A £20 million fund is offering loans of between £150,000 and £1 million to help arts, cultural and heritage organisations innovate and grow.

Building on the success of the Arts Impact Fund, the new fund has been launched by Nesta and partners, and is thought to be the most ambitious of its kind globally.

The new £20 million Arts & Culture Impact Fund has been launched with Big Society Capital, Arts Council England, the National Lottery Heritage Fund, Bank of America, and Esmée Fairbairn Foundation.

It will back organisations of all sizes in the arts, cultural and heritage sectors demonstrating a clear social impact, from arts and heritage organisations to museums and libraries.

Socially driven arts and cultural organisations of all sizes across the UK are invited to apply for loans between £150,000 and £1 million, with a 10-year repayment period.

Alongside the investment capital, investees can also benefit from a tailored package of support from Nesta and our partners, including business insights and opportunities.

By focusing on both artistic and social outcomes, the fund's organisers want to promote the wider positive impact art has on society and support more organisations to benefit individuals and communities through their work.

Find out more and apply on the Arts & Culture Finance website.

The Arts Impact Fund was the first of its kind to focus on the social, artistic and financial return created by arts-based organisations. It provided repayable finance between £150,000 and £600,000 to arts organisations in England with ambitions to grow, achieve great artistic quality and have a positive impact on society.

Between July 2015 and September 2019 it committed £8.8 million across 27 enterprising arts organisations, spanning dance, theatre, museums and more. The Arts Impact Fund was created and funded by Bank of America, Esmée Fairbairn Foundation and Nesta, supported by Arts Council England and additional funding from Calouste Gulbenkian Foundation.

Previous investees have been supported by the fund to deliver social impact at scale. For example, Titchfield Festival Theatre took a loan from the Arts Impact Fund in 2015 to embark on a renovation programme of its theatre space, a former warehouse dating back to the 1960s.

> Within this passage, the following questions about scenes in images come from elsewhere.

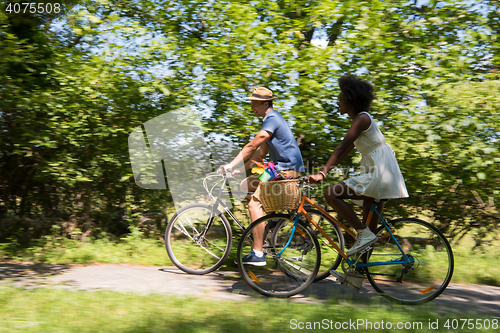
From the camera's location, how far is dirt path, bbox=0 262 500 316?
378 centimetres

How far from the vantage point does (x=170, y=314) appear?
314 centimetres

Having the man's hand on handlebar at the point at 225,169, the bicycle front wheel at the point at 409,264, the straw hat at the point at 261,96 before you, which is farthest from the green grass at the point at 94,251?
the bicycle front wheel at the point at 409,264

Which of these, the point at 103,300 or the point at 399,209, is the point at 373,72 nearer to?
the point at 399,209

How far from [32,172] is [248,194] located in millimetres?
3790

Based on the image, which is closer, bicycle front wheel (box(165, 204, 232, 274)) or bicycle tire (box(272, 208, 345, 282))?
bicycle tire (box(272, 208, 345, 282))

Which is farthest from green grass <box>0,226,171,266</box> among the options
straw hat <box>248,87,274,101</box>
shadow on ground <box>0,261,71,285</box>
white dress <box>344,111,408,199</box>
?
white dress <box>344,111,408,199</box>

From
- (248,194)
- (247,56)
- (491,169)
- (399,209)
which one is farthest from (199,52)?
(491,169)

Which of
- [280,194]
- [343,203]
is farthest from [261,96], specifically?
[343,203]

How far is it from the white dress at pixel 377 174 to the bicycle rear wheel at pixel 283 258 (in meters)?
0.69

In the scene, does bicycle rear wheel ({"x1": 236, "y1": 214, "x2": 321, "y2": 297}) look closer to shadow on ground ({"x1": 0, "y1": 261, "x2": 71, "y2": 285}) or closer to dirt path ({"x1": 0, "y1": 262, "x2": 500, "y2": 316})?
dirt path ({"x1": 0, "y1": 262, "x2": 500, "y2": 316})

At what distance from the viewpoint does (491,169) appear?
4.67m

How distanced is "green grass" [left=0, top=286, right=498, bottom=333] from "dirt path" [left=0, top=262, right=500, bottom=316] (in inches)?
9.2

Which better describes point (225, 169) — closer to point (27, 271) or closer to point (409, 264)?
point (409, 264)

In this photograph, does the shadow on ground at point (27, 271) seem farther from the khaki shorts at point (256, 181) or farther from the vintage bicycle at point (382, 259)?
the khaki shorts at point (256, 181)
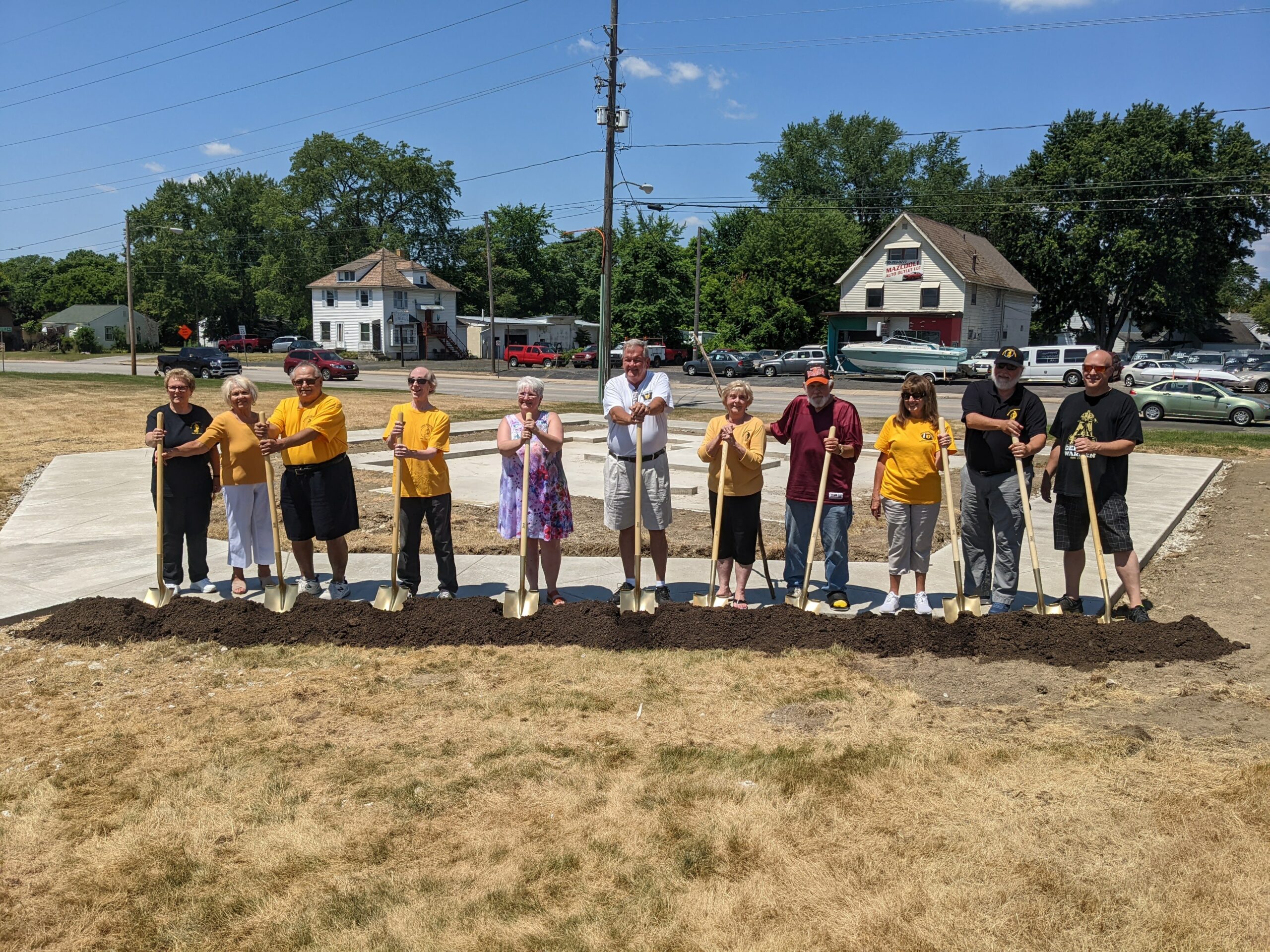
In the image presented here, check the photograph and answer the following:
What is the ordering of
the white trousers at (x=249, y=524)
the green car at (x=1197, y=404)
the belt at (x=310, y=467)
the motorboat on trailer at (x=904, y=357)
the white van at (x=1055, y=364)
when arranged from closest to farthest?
the belt at (x=310, y=467), the white trousers at (x=249, y=524), the green car at (x=1197, y=404), the white van at (x=1055, y=364), the motorboat on trailer at (x=904, y=357)

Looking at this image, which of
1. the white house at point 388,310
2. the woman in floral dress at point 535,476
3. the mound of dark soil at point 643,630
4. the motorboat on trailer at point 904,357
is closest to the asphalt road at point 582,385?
the motorboat on trailer at point 904,357

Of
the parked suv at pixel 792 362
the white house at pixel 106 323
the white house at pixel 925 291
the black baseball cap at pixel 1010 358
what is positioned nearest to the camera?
the black baseball cap at pixel 1010 358

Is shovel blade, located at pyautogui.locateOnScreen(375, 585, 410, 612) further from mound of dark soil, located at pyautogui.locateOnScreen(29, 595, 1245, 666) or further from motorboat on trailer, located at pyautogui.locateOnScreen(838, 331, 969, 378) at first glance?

The renovations included installation of an energy-efficient heating system, a new roof and an array of interior refurbishments to make the theatre a more comfortable venue. In the years between drawing down the loan and its repayment, which came one year ahead of schedule, Titchfield Festival Theatre has more than doubled its income, grown the value of its fixed assets by more than 25 per cent and its reserves by 20 per cent.